>> Begin Task material

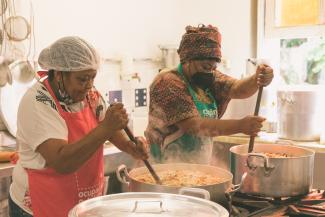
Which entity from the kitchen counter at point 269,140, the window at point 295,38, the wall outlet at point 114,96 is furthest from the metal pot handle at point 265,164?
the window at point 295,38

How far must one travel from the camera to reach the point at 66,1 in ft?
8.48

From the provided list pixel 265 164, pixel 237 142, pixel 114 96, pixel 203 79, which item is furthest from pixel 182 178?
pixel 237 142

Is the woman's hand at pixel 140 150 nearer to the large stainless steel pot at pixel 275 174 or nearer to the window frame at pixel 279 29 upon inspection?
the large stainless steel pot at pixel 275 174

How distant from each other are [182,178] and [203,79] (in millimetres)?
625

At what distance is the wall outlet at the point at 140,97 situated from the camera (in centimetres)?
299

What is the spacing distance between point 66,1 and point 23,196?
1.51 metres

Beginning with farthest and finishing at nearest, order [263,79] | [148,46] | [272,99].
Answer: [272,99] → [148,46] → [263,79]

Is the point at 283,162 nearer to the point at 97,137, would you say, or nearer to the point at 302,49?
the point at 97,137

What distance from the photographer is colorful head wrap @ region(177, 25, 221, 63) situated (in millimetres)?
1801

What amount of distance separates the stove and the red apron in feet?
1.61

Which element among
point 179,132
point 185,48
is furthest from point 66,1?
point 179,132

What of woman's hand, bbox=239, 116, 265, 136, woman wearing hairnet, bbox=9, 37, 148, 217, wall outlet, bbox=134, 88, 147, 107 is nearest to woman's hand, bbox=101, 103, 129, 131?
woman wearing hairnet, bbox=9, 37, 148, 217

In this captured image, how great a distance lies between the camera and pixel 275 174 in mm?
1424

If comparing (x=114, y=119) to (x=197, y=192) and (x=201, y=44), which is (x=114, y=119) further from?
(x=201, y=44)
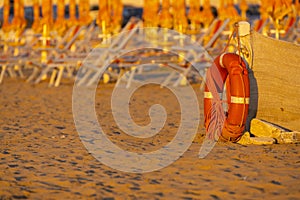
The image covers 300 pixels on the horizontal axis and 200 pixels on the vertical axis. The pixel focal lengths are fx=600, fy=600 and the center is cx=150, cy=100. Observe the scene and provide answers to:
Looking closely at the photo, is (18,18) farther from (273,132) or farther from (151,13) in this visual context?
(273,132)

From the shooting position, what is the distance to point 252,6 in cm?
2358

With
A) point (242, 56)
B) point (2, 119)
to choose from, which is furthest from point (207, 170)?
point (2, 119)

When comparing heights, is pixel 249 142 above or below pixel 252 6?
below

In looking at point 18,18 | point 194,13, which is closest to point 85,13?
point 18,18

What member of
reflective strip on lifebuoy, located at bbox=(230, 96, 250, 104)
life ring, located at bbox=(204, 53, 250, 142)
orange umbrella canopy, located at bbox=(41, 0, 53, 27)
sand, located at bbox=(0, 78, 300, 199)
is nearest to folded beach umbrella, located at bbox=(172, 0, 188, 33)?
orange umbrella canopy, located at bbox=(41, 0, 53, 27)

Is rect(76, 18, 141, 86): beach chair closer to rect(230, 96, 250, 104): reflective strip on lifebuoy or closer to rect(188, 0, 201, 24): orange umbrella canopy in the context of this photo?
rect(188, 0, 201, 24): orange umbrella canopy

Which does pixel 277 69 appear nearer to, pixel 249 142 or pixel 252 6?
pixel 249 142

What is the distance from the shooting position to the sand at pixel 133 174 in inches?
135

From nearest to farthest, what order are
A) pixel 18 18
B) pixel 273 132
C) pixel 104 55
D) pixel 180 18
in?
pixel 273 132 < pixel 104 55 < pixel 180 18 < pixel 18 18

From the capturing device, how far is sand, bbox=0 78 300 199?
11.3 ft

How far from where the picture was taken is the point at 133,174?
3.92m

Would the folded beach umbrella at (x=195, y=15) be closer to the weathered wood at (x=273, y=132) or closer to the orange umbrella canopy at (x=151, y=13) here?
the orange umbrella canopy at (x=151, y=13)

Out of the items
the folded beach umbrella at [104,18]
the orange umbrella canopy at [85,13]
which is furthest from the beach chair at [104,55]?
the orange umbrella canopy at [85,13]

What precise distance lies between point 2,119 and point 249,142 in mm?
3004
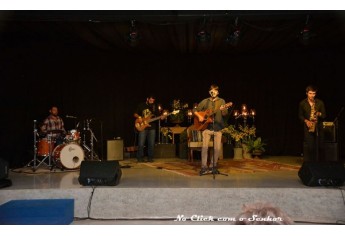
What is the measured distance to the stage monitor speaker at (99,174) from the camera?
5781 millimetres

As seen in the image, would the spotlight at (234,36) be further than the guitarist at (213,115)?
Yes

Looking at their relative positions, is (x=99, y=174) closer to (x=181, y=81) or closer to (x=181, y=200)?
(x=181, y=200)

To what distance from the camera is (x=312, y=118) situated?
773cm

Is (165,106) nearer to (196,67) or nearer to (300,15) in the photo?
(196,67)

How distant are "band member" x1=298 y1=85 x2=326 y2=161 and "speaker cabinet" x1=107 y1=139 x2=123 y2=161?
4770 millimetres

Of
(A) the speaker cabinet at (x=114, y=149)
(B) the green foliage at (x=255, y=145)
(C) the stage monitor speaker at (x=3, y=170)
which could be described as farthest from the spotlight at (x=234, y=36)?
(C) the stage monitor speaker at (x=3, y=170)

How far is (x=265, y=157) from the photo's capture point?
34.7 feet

>> End Task material

> **What to do**
Write out again, unchanged, the lines beginning with the one that contains "Looking at their" and continuing through to the end of the lines.

> **Answer to this task**
Looking at their relative positions, is (x=99, y=174) closer to (x=181, y=81) or closer to (x=181, y=200)?
(x=181, y=200)

To what distance from the camera is (x=312, y=118) situated?
773cm

Is (165,106) nearer to (196,67) or nearer to (300,15) in the photo?
(196,67)

How distant are "band member" x1=298 y1=85 x2=326 y2=161 and "speaker cabinet" x1=107 y1=139 x2=123 y2=161?
4770 millimetres

Of
(A) the speaker cabinet at (x=114, y=149)
(B) the green foliage at (x=255, y=145)
(C) the stage monitor speaker at (x=3, y=170)
which could be described as farthest from the spotlight at (x=234, y=36)?
(C) the stage monitor speaker at (x=3, y=170)

How far is (x=265, y=157) from the photo's capture point?
34.7 feet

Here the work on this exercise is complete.